A lot of those quotes you listed are from nearly 20 years ago. At that time I was of the same opinion as seen in them. One way you can date the quotes: look at Thorsten Loesch's comment about a 300KHz switching speed. No-one has made class D amps with that low a switching speed in a very long time 😁
So these comments can be discounted as simply out of date.
Your comment about GaNFETs seems a bit uninformed to me. Its not that GaNFETs are somehow 'the answer' so much as when they started turning up was also about the time that class D got a lot better figured out (and that was ten years ago...).
There's long been a tubes vs solid state debate on the internet, older that the internet itself. All technologies improve in time so one can safely conclude that sooner or later solid state would get good enough that tubes would simply be eclipsed. To tube aficionados like myself this also means that that new technology will eclipse solid state A and AB amplifiers as well.
I cannot speak for other manufacturers, only myself and that should be taken with a grain of salt since I am associated with a manufacturer.

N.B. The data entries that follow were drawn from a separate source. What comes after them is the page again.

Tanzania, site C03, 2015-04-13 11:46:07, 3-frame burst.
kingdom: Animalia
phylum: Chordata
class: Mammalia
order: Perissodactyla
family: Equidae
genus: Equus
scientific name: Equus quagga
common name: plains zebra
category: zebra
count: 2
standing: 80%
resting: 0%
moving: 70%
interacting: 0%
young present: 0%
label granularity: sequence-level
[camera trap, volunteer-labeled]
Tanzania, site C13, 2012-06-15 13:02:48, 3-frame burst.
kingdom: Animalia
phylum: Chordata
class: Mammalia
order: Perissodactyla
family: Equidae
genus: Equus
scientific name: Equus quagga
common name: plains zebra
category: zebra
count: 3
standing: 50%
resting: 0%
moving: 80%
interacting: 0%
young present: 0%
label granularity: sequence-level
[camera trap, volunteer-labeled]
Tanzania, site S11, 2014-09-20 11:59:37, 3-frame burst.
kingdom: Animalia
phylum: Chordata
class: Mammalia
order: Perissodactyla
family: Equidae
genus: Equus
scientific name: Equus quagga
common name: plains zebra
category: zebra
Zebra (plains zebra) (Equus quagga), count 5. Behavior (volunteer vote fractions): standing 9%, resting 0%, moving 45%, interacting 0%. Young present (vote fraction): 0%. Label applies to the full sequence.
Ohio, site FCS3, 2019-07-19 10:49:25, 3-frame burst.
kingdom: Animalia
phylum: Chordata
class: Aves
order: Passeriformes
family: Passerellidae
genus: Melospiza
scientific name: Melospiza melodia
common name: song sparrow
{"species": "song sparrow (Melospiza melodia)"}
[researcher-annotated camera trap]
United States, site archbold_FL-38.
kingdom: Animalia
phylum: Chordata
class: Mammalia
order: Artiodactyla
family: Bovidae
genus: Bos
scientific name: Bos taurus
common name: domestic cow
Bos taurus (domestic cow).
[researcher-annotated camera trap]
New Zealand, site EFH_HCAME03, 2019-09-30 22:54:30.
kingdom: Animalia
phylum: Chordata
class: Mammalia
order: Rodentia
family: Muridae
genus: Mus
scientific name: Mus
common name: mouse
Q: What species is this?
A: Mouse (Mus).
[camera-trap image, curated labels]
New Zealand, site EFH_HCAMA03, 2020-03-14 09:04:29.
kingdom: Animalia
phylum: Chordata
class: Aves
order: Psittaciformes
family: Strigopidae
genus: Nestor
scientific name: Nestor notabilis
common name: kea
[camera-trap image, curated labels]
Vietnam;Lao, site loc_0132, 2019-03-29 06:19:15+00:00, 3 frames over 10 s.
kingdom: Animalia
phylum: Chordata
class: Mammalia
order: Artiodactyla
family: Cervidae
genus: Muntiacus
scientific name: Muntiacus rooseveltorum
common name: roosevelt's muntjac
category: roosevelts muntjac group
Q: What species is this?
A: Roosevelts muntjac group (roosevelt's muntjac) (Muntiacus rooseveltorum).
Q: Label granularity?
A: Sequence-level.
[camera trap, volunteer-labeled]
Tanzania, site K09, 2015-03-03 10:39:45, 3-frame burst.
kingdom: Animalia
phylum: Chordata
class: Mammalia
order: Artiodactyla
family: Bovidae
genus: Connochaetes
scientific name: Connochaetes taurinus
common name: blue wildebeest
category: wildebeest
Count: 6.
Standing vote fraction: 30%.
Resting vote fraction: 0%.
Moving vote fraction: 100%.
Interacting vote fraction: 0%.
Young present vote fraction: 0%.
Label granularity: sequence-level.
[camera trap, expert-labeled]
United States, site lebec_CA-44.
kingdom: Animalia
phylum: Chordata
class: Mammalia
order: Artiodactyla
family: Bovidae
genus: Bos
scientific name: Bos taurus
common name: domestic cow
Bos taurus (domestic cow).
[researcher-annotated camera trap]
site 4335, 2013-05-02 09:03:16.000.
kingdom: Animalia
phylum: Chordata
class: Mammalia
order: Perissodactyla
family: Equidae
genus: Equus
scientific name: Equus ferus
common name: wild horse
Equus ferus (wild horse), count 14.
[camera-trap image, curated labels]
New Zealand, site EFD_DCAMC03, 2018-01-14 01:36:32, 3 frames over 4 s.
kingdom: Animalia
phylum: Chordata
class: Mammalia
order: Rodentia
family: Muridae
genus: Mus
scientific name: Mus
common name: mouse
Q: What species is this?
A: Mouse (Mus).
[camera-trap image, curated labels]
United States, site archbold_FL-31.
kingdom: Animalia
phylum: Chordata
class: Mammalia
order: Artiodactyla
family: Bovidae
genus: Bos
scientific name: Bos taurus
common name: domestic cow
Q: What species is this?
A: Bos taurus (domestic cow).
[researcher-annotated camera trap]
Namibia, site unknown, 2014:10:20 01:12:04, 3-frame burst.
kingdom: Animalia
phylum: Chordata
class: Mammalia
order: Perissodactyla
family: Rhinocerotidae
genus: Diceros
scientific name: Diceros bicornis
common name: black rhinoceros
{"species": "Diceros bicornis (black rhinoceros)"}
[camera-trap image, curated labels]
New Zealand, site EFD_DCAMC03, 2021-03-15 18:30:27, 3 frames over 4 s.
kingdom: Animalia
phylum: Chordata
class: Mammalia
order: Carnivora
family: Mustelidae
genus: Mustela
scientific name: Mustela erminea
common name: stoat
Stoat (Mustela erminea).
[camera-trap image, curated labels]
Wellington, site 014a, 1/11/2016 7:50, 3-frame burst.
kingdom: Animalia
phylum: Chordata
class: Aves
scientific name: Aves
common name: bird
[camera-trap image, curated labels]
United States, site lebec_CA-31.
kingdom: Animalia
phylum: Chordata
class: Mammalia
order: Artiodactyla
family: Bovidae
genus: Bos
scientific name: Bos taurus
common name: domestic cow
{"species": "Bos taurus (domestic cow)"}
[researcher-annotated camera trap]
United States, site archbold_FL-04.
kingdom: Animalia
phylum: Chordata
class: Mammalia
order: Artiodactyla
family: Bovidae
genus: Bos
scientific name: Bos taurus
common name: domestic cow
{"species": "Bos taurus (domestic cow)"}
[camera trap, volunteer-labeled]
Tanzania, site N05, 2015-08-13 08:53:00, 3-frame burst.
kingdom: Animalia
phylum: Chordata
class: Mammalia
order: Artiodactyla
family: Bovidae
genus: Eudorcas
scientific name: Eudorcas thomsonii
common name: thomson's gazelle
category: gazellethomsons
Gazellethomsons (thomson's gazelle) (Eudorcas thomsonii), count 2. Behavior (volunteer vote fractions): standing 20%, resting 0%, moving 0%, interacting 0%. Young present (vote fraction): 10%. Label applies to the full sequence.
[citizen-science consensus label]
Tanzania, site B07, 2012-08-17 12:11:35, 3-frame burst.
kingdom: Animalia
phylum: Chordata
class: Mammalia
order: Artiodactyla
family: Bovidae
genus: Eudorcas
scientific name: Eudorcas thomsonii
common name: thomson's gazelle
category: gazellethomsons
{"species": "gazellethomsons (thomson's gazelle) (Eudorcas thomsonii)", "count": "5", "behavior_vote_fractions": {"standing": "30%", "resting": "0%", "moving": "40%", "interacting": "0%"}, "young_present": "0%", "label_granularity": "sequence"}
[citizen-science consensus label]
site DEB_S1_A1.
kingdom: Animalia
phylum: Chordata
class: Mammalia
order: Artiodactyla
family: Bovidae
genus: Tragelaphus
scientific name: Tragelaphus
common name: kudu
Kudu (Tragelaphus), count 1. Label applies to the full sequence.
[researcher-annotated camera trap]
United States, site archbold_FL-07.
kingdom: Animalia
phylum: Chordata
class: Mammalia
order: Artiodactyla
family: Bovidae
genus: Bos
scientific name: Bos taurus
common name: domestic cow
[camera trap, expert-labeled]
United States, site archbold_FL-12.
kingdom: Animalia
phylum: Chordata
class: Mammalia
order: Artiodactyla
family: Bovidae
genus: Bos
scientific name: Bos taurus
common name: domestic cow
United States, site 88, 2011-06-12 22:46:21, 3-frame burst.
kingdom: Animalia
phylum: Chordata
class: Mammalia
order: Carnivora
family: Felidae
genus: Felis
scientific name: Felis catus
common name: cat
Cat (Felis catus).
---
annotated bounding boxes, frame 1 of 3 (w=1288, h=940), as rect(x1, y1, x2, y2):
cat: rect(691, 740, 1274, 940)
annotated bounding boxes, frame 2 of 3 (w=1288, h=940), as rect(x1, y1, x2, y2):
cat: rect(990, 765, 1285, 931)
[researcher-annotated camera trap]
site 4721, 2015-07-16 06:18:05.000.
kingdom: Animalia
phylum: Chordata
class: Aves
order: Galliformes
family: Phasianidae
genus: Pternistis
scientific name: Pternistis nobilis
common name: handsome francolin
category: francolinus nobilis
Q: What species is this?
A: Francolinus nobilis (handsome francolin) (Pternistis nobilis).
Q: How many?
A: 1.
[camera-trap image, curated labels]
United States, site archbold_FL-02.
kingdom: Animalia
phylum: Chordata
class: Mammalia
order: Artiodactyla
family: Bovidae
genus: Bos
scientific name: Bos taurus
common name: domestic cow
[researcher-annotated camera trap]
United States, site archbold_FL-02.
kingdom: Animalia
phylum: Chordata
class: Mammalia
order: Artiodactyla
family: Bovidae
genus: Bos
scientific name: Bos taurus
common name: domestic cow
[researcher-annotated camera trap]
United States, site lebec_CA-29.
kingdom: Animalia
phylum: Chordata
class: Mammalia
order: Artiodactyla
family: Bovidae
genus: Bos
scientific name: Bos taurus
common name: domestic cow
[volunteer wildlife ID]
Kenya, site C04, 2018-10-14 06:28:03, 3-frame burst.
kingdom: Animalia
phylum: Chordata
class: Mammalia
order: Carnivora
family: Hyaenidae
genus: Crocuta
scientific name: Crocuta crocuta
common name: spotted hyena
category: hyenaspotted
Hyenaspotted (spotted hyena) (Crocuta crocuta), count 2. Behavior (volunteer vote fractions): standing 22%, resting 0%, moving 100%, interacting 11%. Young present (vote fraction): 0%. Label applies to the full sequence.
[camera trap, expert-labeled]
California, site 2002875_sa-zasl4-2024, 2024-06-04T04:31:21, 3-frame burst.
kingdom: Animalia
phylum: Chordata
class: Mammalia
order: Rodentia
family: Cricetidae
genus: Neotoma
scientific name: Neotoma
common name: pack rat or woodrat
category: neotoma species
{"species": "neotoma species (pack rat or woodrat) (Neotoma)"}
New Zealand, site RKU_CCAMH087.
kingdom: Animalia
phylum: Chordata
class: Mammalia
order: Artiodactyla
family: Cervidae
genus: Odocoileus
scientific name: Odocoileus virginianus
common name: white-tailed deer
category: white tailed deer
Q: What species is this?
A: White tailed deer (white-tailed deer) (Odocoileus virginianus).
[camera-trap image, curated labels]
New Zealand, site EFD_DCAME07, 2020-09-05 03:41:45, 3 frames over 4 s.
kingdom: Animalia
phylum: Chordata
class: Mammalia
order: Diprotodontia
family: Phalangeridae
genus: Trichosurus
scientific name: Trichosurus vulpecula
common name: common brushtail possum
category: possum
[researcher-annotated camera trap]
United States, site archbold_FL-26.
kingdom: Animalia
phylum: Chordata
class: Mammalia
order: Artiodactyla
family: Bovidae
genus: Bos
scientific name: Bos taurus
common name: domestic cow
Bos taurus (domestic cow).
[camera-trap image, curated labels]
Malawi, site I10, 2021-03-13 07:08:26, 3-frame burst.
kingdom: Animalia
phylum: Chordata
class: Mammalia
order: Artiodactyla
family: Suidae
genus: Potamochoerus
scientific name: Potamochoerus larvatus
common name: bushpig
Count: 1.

I've made no secret that I replaced my triode class A OTL amplifiers with a set of class D amps about two years ago and I don't hear any tradeoffs whatsoever. The class D amps are every bit as good and better in some ways then the OTLs. FWIW, the OTLs have been getting rave reviews and awards in the high end press since sometime in the 1990s.
As a result I'm of the opinion that class D is something to be reckoned with and isn't at all as you described; it dominates what we in the high end audio world call 'mid fi'- stuff you get at Best Buy and the like. Its been making inroads into high end the last 20 years and at this point, seems evolved enough that any manufacturer of amplifiers will be going out on a limb if they don't get class D figured out. Its that simple.